Task statement: Copy each line of the entries beneath that contains the word "category".

Recorded information:
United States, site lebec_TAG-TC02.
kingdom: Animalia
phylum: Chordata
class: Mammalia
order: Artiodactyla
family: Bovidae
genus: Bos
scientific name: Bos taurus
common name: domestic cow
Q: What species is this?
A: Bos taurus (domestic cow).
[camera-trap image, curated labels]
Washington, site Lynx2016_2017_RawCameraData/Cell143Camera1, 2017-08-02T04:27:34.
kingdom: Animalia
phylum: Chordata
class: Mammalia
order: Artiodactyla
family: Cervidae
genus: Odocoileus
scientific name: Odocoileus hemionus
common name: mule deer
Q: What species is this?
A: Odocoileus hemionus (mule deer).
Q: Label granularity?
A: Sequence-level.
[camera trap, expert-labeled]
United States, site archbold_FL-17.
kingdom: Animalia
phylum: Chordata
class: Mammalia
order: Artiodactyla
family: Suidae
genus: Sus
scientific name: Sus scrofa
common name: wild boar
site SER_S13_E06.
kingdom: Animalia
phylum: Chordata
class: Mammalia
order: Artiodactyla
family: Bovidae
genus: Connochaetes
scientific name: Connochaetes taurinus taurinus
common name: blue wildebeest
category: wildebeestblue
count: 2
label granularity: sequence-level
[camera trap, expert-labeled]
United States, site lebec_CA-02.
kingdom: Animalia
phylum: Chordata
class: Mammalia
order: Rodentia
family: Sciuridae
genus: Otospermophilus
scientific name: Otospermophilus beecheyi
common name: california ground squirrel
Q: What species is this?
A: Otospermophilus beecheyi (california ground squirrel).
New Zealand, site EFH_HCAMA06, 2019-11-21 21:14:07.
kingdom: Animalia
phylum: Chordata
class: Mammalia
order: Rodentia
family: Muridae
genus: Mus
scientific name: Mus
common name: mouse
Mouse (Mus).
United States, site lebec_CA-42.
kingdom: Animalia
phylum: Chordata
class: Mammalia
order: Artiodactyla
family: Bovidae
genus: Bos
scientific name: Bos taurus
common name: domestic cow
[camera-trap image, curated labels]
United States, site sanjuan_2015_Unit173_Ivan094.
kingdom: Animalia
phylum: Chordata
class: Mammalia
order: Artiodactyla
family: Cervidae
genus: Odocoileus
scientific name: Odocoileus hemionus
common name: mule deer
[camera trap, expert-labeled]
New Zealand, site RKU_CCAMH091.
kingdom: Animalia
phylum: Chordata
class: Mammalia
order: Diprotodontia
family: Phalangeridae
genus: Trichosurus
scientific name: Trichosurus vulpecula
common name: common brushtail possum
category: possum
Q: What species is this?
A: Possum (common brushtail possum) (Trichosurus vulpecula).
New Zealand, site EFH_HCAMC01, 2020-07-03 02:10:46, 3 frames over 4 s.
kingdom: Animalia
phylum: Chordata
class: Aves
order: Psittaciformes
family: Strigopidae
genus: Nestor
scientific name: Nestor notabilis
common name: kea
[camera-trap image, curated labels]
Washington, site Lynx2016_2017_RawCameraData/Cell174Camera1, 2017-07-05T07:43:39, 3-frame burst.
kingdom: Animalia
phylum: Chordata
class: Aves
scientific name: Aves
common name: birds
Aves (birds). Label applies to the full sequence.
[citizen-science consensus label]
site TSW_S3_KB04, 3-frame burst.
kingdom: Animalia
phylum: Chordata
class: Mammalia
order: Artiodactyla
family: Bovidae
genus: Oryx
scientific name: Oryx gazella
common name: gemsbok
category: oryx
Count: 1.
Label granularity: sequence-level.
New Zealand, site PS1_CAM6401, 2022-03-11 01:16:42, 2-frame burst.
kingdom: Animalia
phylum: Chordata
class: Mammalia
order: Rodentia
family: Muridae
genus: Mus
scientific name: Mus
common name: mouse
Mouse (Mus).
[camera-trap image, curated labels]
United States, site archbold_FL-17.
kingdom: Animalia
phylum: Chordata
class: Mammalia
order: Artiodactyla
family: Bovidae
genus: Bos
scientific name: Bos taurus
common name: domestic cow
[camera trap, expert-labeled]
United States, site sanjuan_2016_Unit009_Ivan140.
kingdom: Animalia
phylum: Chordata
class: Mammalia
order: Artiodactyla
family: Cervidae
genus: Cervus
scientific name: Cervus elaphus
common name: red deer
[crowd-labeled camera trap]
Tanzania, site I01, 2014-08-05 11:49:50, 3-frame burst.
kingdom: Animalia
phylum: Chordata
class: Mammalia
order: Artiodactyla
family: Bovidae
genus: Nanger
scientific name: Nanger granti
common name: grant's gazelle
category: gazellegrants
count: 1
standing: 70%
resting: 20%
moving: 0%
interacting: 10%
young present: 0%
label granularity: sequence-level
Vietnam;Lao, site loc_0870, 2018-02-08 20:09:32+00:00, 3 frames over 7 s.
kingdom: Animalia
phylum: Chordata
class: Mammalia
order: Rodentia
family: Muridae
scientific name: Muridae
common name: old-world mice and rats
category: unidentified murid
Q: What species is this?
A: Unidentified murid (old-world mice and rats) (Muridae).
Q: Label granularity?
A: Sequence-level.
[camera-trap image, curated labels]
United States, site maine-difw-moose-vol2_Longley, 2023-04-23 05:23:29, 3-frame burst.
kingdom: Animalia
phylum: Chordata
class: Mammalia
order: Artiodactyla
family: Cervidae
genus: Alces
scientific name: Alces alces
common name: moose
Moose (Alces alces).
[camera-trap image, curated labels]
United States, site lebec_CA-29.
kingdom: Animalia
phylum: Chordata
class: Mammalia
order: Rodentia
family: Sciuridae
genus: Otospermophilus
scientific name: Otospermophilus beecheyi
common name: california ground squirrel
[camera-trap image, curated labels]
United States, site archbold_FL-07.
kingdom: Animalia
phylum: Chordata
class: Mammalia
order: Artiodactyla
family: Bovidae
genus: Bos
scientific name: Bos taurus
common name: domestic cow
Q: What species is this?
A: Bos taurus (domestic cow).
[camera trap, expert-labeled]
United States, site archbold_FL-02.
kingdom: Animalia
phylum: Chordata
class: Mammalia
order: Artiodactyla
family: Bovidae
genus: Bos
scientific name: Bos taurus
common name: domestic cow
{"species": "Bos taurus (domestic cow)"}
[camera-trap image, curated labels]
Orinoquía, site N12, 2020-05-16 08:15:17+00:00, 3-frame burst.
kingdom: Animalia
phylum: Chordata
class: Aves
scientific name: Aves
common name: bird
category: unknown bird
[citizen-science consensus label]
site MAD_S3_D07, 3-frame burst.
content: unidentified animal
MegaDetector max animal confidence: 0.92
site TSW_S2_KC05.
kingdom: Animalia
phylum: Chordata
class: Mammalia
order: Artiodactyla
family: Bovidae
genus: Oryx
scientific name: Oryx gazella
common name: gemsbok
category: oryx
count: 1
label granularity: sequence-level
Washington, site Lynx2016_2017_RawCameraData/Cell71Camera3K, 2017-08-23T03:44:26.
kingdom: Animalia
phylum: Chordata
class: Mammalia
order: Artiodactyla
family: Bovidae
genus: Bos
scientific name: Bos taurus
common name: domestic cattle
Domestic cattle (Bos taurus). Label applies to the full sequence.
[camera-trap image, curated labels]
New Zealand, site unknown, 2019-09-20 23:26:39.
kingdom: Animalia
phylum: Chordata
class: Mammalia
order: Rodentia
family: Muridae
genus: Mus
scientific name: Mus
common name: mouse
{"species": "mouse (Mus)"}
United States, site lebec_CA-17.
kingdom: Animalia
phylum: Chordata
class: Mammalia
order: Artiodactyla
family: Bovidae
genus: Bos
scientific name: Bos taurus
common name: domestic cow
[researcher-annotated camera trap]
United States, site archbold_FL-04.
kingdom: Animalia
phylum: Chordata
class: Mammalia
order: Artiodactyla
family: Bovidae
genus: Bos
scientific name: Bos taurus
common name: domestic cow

Result:
category: wildebeestblue
category: possum
category: oryx
category: gazellegrants
category: unidentified murid
category: unknown bird
category: oryx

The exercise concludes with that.